● **PROBLEM DETAILS**:
Retype each line exactly. Skip images.

● **EXERCISE MATERIALS**:
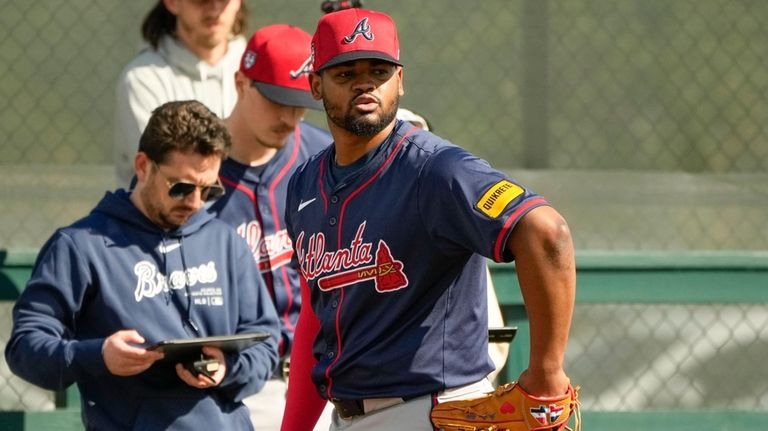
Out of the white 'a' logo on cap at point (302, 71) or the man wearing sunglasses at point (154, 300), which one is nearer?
the man wearing sunglasses at point (154, 300)

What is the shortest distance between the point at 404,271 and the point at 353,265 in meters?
0.14

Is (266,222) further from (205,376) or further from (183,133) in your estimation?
(205,376)

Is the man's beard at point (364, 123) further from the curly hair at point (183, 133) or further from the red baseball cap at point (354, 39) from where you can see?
the curly hair at point (183, 133)

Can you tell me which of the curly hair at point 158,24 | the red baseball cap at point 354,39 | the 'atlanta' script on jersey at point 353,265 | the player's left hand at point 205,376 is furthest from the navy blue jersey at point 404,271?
the curly hair at point 158,24

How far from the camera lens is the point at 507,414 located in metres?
2.90

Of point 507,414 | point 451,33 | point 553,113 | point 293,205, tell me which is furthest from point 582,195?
point 507,414

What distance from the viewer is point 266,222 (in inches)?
172

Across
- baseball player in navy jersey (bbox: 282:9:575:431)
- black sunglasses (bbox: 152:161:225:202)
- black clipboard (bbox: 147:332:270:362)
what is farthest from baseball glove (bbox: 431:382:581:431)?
black sunglasses (bbox: 152:161:225:202)

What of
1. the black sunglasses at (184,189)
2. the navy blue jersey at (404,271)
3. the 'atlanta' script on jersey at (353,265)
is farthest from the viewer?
the black sunglasses at (184,189)

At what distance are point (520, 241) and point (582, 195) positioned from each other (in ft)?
14.1

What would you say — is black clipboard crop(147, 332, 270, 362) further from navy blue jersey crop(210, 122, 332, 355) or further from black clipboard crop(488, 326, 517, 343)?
black clipboard crop(488, 326, 517, 343)

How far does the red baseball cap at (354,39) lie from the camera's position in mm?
3131

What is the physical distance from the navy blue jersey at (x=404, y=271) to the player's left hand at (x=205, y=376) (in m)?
0.69

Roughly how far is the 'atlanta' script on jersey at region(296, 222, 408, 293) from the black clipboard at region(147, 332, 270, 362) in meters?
0.56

● **RESPONSE TO THE EXERCISE**:
Out of the white 'a' logo on cap at point (302, 71) or the man wearing sunglasses at point (154, 300), which one is nearer?
the man wearing sunglasses at point (154, 300)

What is the shortest distance between the point at 404,271 and the point at 353,265 in meters?
0.14

Is (266,222) further from (205,376) or further from (183,133) in your estimation?
(205,376)

Is the man's beard at point (364, 123) further from the curly hair at point (183, 133) or further from the red baseball cap at point (354, 39) from where you can see?
the curly hair at point (183, 133)

Can you tell me which of the curly hair at point 158,24 | the red baseball cap at point 354,39 | the 'atlanta' script on jersey at point 353,265 | the player's left hand at point 205,376 is furthest from the navy blue jersey at point 404,271?
the curly hair at point 158,24

How far from the camera lens is the point at 507,414 located in metres?
2.90

Of point 507,414 | point 451,33 | point 553,113 | point 293,205, tell me which is furthest from point 582,195?
point 507,414

What distance from the viewer is point 266,222 (in inches)?
172

Across
- baseball player in navy jersey (bbox: 282:9:575:431)
- black sunglasses (bbox: 152:161:225:202)
- black clipboard (bbox: 147:332:270:362)
what is farthest from baseball glove (bbox: 431:382:581:431)?
black sunglasses (bbox: 152:161:225:202)

What of
1. the black sunglasses at (184,189)
2. the navy blue jersey at (404,271)
3. the 'atlanta' script on jersey at (353,265)
is farthest from the viewer?
the black sunglasses at (184,189)

At what distance are point (520, 241) and point (582, 195) positioned from each other (in ft)?
14.1

What would you say — is black clipboard crop(147, 332, 270, 362) further from navy blue jersey crop(210, 122, 332, 355) or further from black clipboard crop(488, 326, 517, 343)?
black clipboard crop(488, 326, 517, 343)

How far does the red baseball cap at (354,39) lie from the camera's position in mm?
3131

What is the physical distance from the navy blue jersey at (x=404, y=271) to the player's left hand at (x=205, y=376) (in m)?
0.69

Roughly how far is the 'atlanta' script on jersey at region(296, 222, 408, 293) from the black clipboard at region(147, 332, 270, 362) in meters?
0.56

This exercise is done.